The analysis of two compounds obtained with the first embodiment apparatus (FIG. 1A) design is shown in FIG. 3. The first compound is a quaternary immonium salt that is commonly used as a red dye. A very stable and long lasting signal was obtained when Rhodamine B was applied to a smooth or ground glass surface. After a 20 minute+analysis (an exceptionally long time was deliberately chosen), the sample slide was exchanged for a blank glass slide and no Rhodamine carry over was detected in the DESI mass spectrum. The second compound analyzed was a small peptide, bradykinin. Similar to the electrospray analysis, a doubly charged molecular ion was observed for the peptide bradykinin by GI-DESI.

FIGS. 1B through 1F show other configurations with improvements and additions to the spray chamber. As shown in the figures the enclosure allows the sprayer and mass spectrometer inlet capillary to be parallel (FIG. 1C), a feature that is useful for easy implementation of a wand for distance sampling (i.e. separation between the mass spectrometer and the sampling sprayer). The use of multiple sprayers (FIG. 1B) and a multi-spray head (FIG. 1E) to increase surface coverage is also possible. With the addition of an annular electrode one can steer droplets and ions away from (or towards) the walls of the enclosure (FIG. 1D). And the ability to manipulate the pressure inside the enclosure for example, as shown in FIG. 1F, to connect the enclosure to the rough pump of the vacuum system so as to reduce the pumping load on the turbo pump. This allows for a smaller turbo pump to be used and will be useful for the design of a miniature mass spectrometer combined with desorption electrospray ionization. This design also improves the biosafety of DESI by creating a closed system from which bioaerosols can be readily removed.

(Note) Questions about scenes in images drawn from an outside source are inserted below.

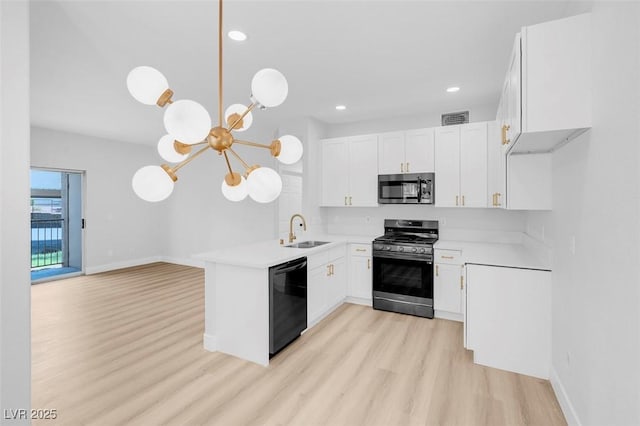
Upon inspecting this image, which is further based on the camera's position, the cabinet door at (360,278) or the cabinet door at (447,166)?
the cabinet door at (360,278)

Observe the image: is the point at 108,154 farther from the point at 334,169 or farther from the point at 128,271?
the point at 334,169

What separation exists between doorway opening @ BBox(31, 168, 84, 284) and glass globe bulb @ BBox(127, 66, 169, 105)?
20.4ft

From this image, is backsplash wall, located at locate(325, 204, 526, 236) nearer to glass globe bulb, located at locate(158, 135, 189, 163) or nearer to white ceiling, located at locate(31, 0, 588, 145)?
white ceiling, located at locate(31, 0, 588, 145)

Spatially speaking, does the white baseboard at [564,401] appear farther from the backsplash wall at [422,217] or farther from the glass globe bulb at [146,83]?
the glass globe bulb at [146,83]

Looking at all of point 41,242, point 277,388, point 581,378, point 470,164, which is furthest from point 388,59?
point 41,242

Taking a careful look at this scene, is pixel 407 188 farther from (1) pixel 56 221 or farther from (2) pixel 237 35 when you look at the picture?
(1) pixel 56 221

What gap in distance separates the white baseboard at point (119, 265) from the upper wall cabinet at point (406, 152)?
5.79 meters

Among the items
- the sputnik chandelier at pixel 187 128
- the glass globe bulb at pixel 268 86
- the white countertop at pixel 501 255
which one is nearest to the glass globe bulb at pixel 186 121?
the sputnik chandelier at pixel 187 128

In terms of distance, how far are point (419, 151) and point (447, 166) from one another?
0.41m

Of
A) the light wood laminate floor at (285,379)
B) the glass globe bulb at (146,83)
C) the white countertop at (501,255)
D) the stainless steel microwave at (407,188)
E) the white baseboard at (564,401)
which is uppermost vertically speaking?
the glass globe bulb at (146,83)

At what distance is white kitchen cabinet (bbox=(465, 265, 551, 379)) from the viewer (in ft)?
8.13

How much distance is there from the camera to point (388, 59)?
284cm

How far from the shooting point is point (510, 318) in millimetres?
2574

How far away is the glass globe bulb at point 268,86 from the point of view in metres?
1.39
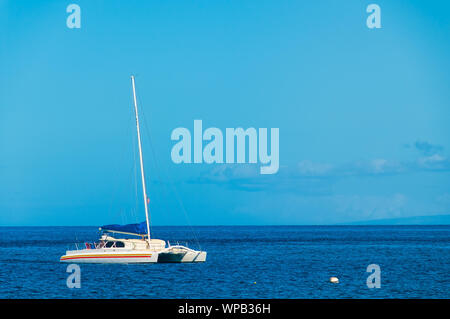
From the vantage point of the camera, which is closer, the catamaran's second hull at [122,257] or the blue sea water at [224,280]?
the blue sea water at [224,280]

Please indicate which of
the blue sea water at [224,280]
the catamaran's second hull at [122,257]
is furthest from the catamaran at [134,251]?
the blue sea water at [224,280]

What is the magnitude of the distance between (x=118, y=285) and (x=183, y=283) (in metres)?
5.27

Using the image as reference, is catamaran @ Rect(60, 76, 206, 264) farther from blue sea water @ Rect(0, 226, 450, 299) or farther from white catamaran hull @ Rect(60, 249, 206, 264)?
blue sea water @ Rect(0, 226, 450, 299)

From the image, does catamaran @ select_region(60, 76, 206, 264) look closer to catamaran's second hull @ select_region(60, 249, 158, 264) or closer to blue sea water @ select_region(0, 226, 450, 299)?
catamaran's second hull @ select_region(60, 249, 158, 264)

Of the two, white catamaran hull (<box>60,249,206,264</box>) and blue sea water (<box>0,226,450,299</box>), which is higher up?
white catamaran hull (<box>60,249,206,264</box>)

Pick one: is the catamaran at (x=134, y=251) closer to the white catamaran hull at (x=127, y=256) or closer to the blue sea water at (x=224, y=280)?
the white catamaran hull at (x=127, y=256)

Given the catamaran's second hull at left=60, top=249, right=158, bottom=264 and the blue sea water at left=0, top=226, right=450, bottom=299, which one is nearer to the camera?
the blue sea water at left=0, top=226, right=450, bottom=299

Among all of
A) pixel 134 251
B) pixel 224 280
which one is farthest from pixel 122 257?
pixel 224 280

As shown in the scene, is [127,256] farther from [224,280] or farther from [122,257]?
[224,280]

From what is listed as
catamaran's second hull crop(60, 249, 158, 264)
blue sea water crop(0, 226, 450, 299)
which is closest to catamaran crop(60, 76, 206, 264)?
catamaran's second hull crop(60, 249, 158, 264)
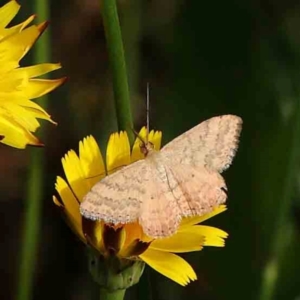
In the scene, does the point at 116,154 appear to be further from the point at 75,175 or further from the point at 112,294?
the point at 112,294

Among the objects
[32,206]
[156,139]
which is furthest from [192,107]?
[156,139]

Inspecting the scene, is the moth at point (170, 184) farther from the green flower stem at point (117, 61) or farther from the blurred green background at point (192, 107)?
the blurred green background at point (192, 107)

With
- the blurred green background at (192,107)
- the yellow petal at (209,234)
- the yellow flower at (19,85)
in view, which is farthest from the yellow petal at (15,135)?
the blurred green background at (192,107)

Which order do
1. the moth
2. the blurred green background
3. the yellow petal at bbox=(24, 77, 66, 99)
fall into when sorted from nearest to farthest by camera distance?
the moth
the yellow petal at bbox=(24, 77, 66, 99)
the blurred green background

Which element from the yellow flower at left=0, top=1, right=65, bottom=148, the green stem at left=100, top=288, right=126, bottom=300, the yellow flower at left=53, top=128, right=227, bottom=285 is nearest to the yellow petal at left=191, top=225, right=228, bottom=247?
the yellow flower at left=53, top=128, right=227, bottom=285

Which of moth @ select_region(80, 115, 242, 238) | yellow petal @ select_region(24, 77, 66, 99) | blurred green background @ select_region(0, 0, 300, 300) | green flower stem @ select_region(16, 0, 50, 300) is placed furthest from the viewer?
blurred green background @ select_region(0, 0, 300, 300)

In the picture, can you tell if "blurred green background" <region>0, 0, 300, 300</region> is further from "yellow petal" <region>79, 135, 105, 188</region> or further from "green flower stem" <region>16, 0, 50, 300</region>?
"yellow petal" <region>79, 135, 105, 188</region>
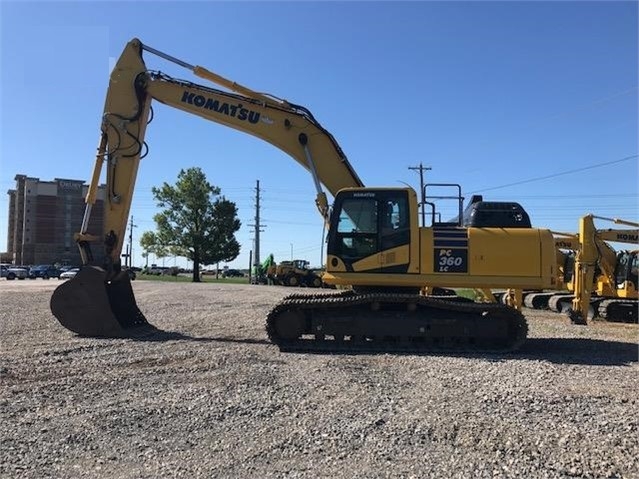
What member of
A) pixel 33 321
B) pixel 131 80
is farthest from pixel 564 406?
pixel 33 321

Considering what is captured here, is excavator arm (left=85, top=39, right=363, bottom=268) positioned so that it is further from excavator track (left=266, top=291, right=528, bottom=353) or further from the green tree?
the green tree

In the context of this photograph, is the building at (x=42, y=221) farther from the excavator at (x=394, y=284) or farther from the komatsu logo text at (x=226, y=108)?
the excavator at (x=394, y=284)

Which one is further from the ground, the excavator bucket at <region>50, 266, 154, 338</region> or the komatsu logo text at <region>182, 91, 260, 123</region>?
the komatsu logo text at <region>182, 91, 260, 123</region>

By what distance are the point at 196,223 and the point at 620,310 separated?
165 ft

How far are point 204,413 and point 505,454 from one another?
3.03 metres

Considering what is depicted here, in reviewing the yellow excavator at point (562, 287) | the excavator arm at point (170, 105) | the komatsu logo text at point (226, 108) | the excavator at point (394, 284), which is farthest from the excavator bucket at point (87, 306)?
the yellow excavator at point (562, 287)

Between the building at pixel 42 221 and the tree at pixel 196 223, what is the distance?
159 ft

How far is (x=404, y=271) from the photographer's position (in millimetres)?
11125

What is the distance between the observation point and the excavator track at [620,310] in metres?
18.9

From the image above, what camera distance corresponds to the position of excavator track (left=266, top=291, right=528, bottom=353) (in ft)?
35.1

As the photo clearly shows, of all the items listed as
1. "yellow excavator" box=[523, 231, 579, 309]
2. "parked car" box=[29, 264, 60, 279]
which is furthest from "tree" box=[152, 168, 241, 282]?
"yellow excavator" box=[523, 231, 579, 309]

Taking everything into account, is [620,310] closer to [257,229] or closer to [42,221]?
[257,229]

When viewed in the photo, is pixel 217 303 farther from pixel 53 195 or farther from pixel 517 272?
pixel 53 195

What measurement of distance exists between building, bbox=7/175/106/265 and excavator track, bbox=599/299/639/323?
3907 inches
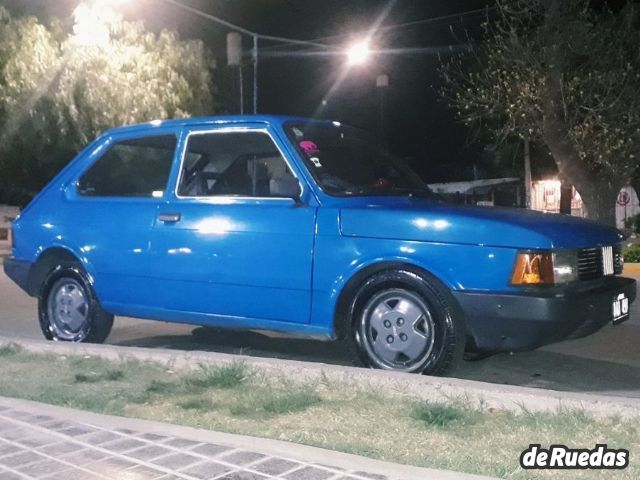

FIG. 4 is a photograph of a second enclosed DESI source with a 90° incident spray and a 90° collection angle. The second enclosure is constructed from a stainless steel ¼-inch Swagelok® connector with a custom-made two-holed PTFE ferrule. Two 1/16″ holes were drilled into a blind ¼-inch PTFE ferrule for the sprayer and spray collection capillaries, respectively. The DESI sprayer is directed perpendicularly to the surface and the collection capillary angle aligned identically to the sprayer. The DESI sprayer was constructed using a Swagelok® 1/16-inch T-piece. Briefly, the internal solvent capillary was a section of fused silica capillary tubing with an inner diameter of 50 μm and an outer diameter of 190 μm. The capillary extended through the T-piece and was connected to a syringe pump, which supplied solvent to the sprayer at 3 μl/min, unless otherwise noted. The original sprayer design was modified by replacing the 20 mm long fused silica tubing with a 50 mm long stainless steel tube (O.D.= 1/16″, I.D.=250 μm). This was connected through the T-piece to a nitrogen tank supply which was operated at 1380 kPa (200 psi, 35 L/min). The inner solvent capillary extended ca. 0.3 mm beyond the outer gas capillary. A potential of 5 kV was applied from the high voltage power supply of the LTQ mass spectrometer to the stainless steel needle of the solvent syringe. The sprayer was positioned 4 mm above the sample and the collection capillary extended down to about 6 mm above the surface. The standard removable MS inlet capillary of the atmospheric pressure interface of the Thermo-Fisher LTQ mass spectrometer was replaced with an extended stainless steel capillary (O.D.= 1/16-inch; I.D.=0.4 mm). The total length of this capillary was 18.5 cm with 8.5 cm protruding from the instrument. This extended collection capillary was used for both the conventional and the enclosed DESI experiments. The enclosure was pressed down firmly on the surface during the combined spray sampling and ionization step. The parallel spray and collection capillaries are drawn superimposed onto the photograph to show their positions inside the enclosure. Double-sided adhesive tape was sometimes used around the edges of the enclosure to keep samples in place and to allow hands-free operation and prolonged sampling times. Comparisons between the performance of the conventional DESI source and the second geometry independent version were made using the operating conditions summarized in Table 1.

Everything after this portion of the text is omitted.